=== Section Start ===

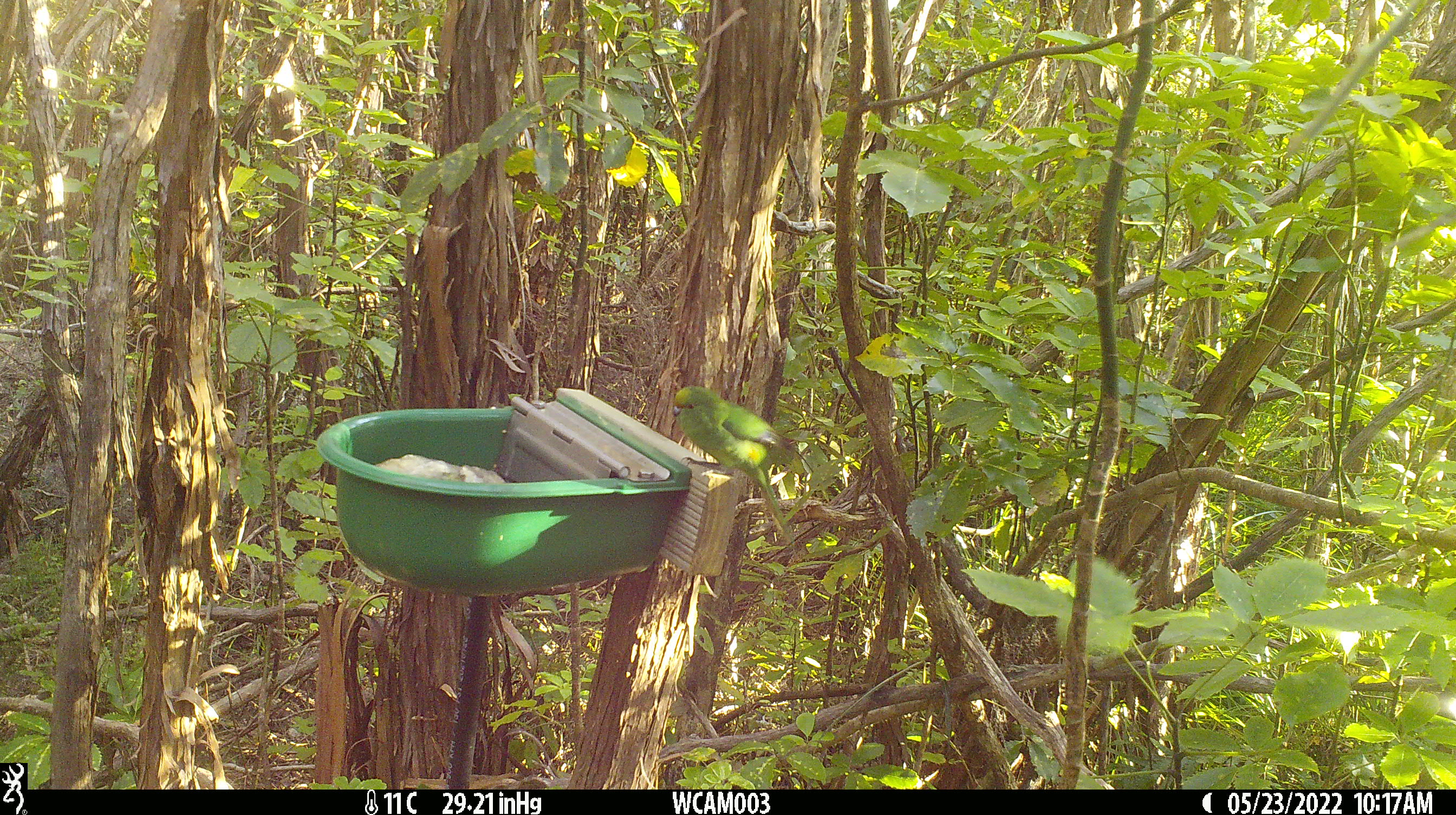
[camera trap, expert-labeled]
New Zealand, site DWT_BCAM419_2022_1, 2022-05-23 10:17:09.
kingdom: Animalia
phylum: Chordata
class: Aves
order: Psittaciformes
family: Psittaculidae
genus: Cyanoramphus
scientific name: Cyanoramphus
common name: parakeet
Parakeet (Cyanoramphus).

=== Section End ===
=== Section Start ===

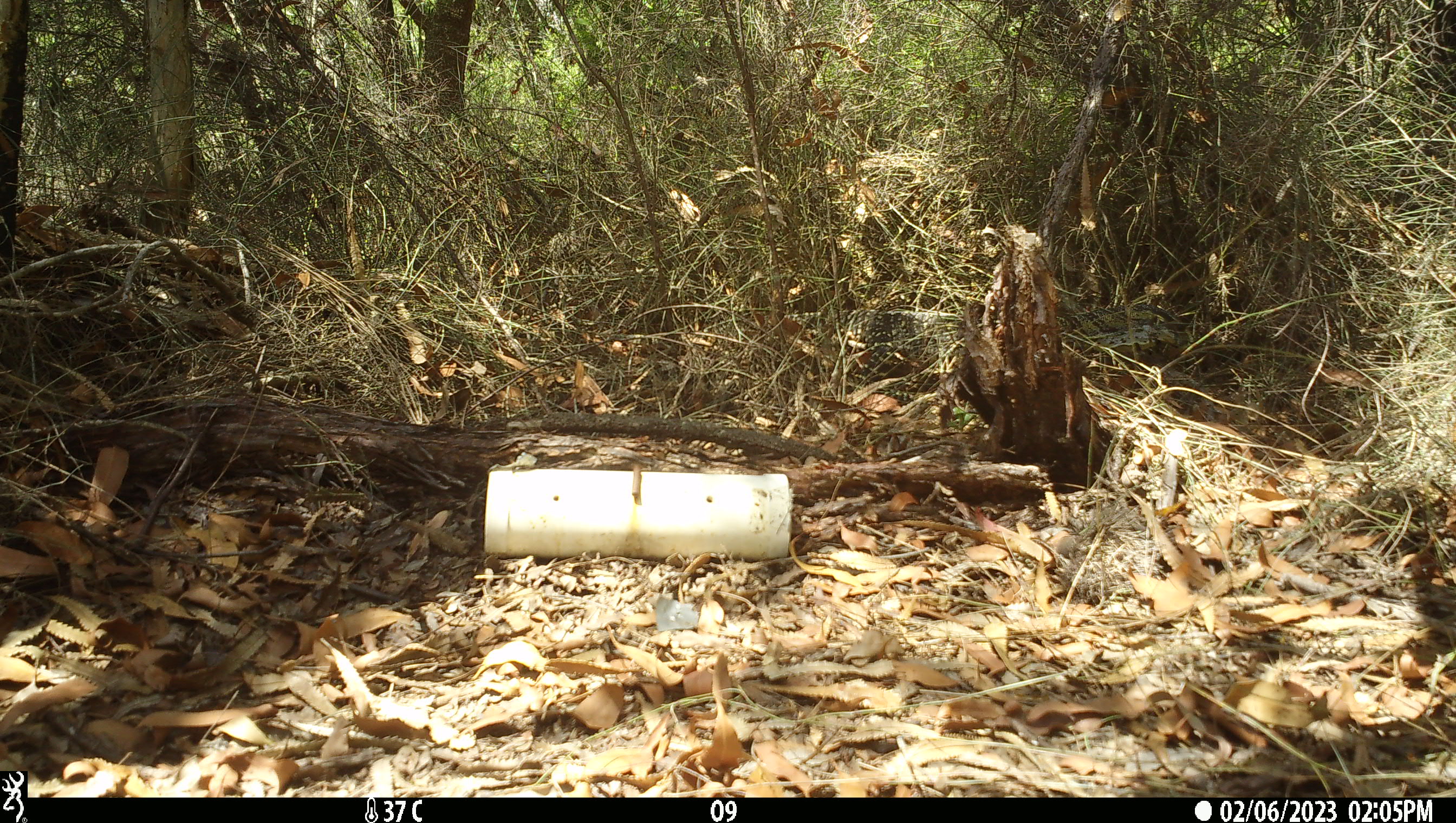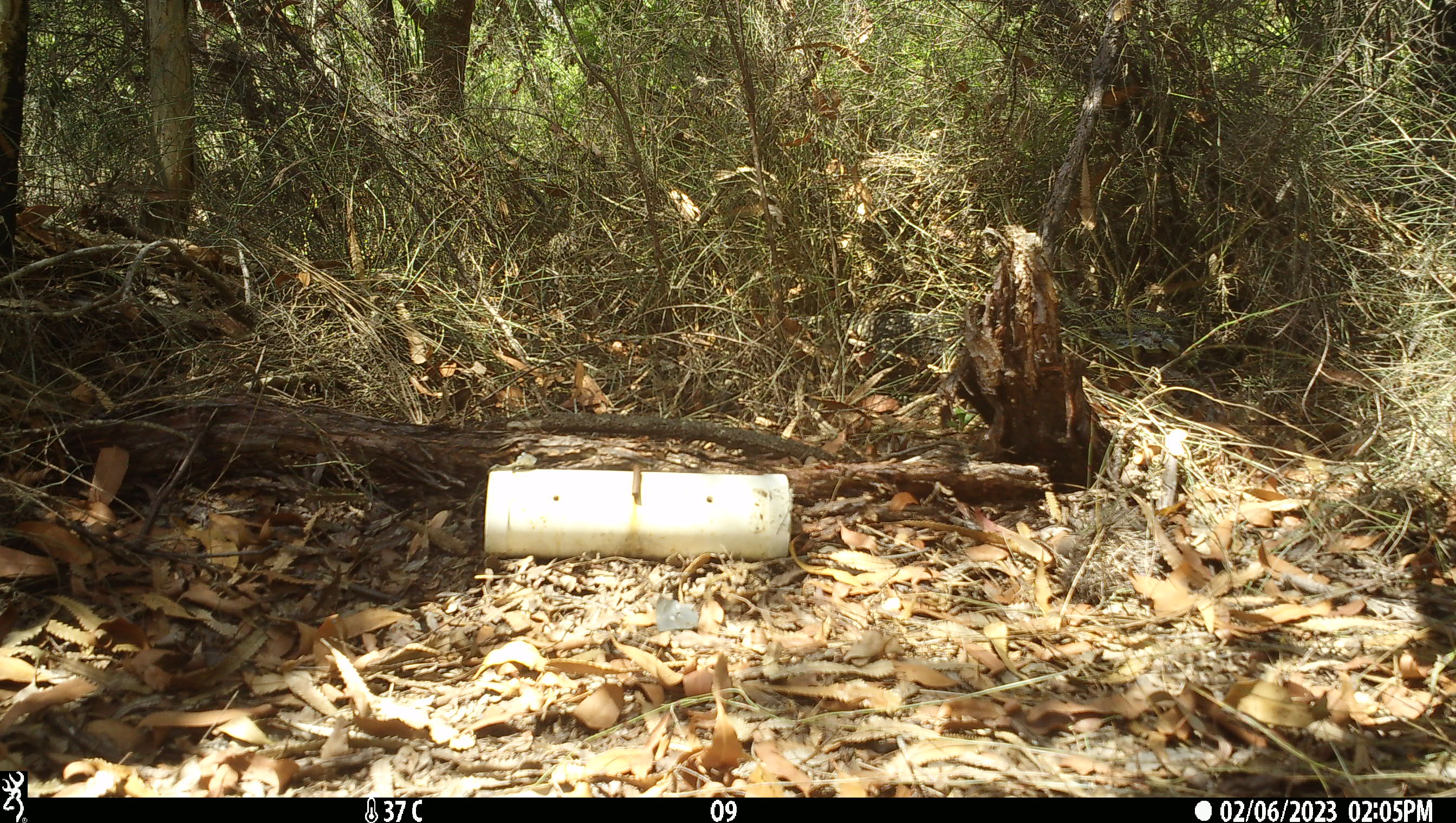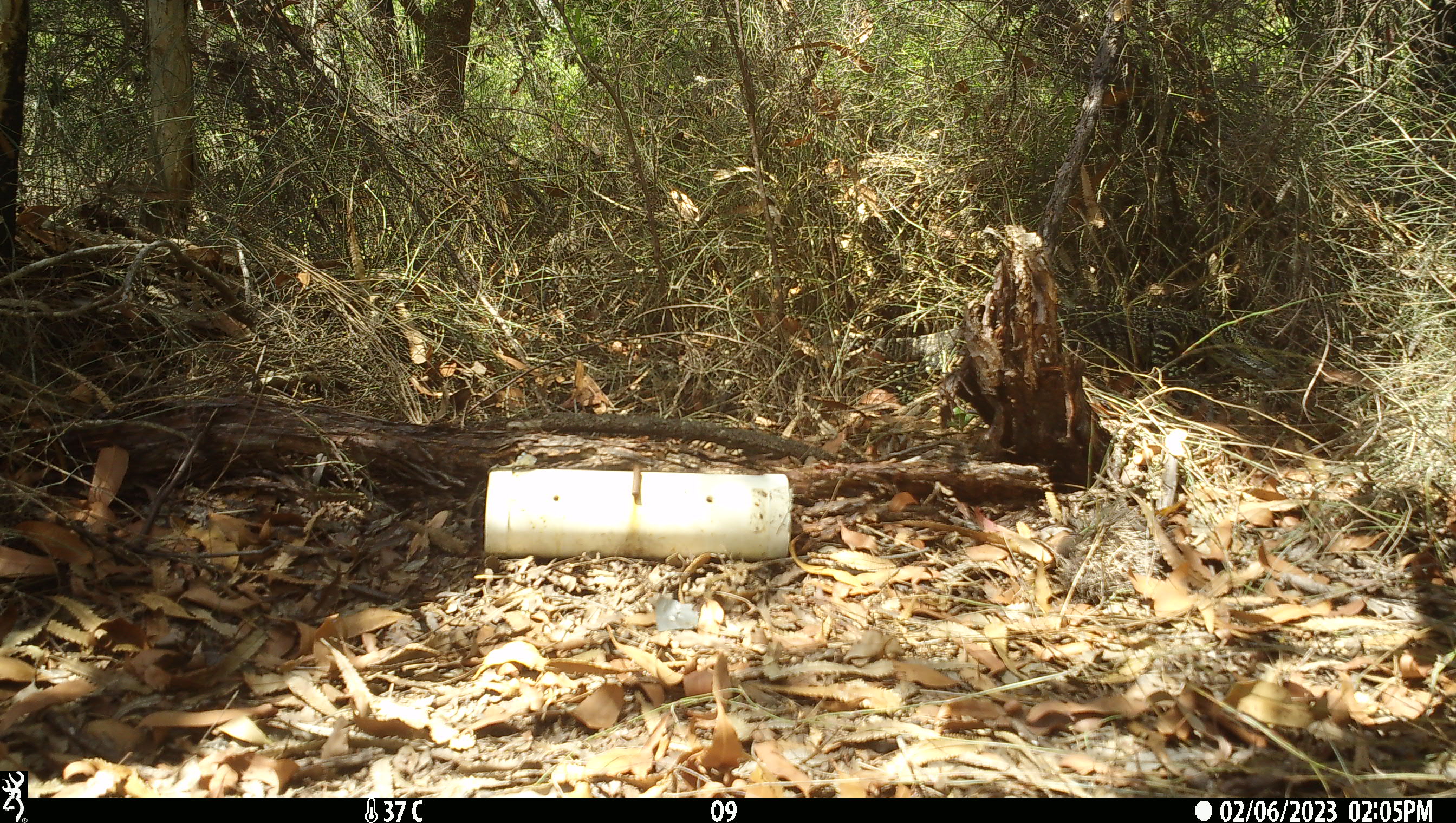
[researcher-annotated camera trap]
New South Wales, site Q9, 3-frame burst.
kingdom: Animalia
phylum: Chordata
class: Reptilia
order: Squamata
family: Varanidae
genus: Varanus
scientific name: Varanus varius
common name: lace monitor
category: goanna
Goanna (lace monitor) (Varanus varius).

=== Section End ===
=== Section Start ===

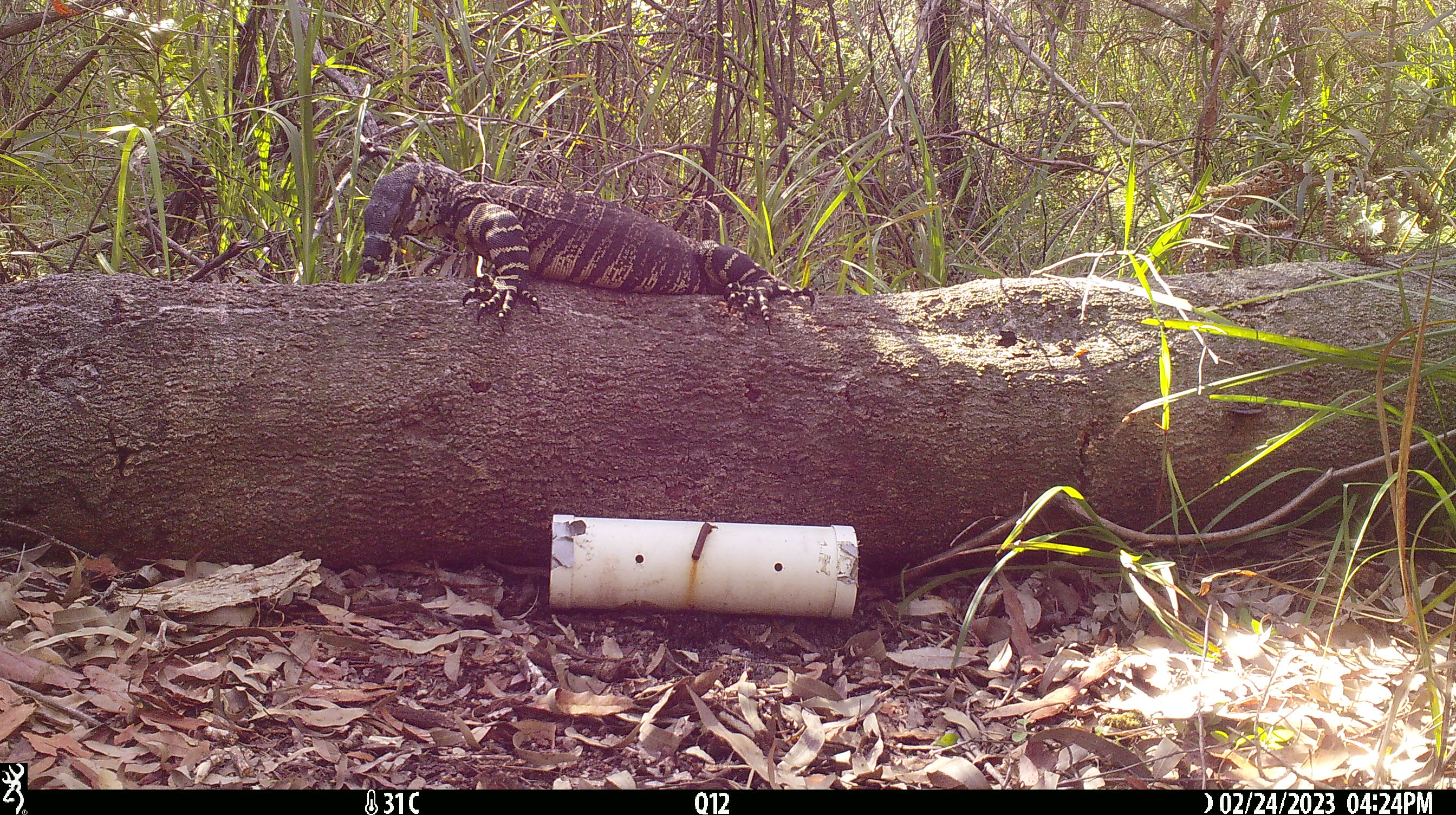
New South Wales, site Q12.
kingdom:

=== Section End ===

## TASK TO COMPLETE:
Lines that contain "South" are to be copied from the records above.

## ANSWER SECTION:
New South Wales, site Q9, 3-frame burst.
New South Wales, site Q12.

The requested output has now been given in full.